• _Problem requirements_:
Search each line below for "States", then return the lines where it appears.

• _Records for this exercise_:
---+---

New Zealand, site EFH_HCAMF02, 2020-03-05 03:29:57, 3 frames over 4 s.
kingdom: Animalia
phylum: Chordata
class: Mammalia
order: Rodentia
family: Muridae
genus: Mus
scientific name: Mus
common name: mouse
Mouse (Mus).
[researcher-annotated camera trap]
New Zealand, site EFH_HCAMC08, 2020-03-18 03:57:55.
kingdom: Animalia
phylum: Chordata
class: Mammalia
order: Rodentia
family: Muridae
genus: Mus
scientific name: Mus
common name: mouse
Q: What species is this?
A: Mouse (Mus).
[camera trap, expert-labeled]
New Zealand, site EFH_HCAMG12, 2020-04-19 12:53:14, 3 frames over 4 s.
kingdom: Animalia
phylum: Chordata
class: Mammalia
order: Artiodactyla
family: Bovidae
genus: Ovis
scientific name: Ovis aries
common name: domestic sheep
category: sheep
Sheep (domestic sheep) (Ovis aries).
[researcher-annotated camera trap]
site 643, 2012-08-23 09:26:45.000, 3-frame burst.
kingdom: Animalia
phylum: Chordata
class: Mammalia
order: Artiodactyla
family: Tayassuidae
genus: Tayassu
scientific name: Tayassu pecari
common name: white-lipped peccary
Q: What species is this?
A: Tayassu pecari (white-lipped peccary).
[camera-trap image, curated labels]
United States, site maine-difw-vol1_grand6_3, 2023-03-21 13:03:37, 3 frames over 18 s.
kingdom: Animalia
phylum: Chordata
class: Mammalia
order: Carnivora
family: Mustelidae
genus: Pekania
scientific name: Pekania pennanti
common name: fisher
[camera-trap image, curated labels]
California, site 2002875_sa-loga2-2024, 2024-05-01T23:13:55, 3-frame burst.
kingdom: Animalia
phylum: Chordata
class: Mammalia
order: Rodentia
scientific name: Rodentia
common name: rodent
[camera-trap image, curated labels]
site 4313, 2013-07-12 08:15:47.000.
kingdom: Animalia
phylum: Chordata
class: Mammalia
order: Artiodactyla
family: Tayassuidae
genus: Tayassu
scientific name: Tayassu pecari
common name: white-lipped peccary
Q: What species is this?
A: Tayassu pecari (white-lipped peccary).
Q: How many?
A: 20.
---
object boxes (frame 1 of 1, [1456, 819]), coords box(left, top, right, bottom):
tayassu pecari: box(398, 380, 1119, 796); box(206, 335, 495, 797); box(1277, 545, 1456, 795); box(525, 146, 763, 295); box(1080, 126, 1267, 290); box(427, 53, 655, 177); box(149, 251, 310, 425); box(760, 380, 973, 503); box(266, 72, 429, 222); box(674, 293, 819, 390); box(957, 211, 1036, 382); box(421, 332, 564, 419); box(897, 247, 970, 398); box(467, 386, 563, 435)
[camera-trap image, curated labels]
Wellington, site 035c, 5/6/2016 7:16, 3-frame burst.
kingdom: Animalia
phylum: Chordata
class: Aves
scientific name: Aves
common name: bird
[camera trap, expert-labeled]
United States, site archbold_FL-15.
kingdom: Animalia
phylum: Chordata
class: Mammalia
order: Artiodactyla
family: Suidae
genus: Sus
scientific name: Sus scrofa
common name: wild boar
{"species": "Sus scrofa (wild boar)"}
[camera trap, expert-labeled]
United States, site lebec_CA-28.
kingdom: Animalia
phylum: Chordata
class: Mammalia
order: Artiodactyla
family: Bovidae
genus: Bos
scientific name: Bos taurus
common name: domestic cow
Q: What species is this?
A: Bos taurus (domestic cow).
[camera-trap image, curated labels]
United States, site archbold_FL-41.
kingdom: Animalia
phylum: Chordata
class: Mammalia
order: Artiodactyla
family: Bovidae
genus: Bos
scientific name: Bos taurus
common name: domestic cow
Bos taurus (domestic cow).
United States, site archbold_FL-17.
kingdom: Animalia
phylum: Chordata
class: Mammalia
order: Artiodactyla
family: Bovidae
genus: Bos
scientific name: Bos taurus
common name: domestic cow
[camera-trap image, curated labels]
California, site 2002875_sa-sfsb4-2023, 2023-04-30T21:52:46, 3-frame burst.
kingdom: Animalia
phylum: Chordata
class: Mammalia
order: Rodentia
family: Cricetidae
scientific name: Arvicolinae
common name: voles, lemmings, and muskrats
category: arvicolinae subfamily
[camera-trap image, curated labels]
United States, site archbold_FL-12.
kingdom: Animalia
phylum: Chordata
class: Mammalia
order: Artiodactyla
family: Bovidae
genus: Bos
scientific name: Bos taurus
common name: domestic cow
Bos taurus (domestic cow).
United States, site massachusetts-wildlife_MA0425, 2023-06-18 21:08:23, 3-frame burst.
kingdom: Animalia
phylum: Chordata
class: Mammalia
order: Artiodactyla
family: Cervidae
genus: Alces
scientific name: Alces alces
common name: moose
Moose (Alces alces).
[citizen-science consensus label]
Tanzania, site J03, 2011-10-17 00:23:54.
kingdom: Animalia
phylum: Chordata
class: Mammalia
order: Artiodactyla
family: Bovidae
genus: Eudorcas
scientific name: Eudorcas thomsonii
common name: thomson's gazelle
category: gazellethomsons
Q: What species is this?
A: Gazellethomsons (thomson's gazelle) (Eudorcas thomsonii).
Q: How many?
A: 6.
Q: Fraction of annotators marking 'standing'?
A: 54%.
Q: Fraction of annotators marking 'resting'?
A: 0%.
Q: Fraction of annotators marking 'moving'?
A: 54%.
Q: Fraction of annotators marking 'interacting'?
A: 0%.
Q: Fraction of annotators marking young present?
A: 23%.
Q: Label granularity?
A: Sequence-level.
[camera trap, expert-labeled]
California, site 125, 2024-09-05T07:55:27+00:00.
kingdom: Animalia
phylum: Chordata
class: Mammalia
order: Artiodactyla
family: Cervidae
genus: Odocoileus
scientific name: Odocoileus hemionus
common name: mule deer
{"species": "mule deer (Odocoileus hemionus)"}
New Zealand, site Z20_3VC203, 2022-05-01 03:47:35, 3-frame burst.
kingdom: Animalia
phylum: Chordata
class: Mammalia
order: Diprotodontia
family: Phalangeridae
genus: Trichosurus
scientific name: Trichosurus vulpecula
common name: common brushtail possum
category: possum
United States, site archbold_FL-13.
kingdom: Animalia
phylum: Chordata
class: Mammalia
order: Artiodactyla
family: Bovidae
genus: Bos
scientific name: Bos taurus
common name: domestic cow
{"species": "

---+---

• _Result of the exercise_:
United States, site maine-difw-vol1_grand6_3, 2023-03-21 13:03:37, 3 frames over 18 s.
United States, site archbold_FL-15.
United States, site lebec_CA-28.
United States, site archbold_FL-41.
United States, site archbold_FL-17.
United States, site archbold_FL-12.
United States, site massachusetts-wildlife_MA0425, 2023-06-18 21:08:23, 3-frame burst.
United States, site archbold_FL-13.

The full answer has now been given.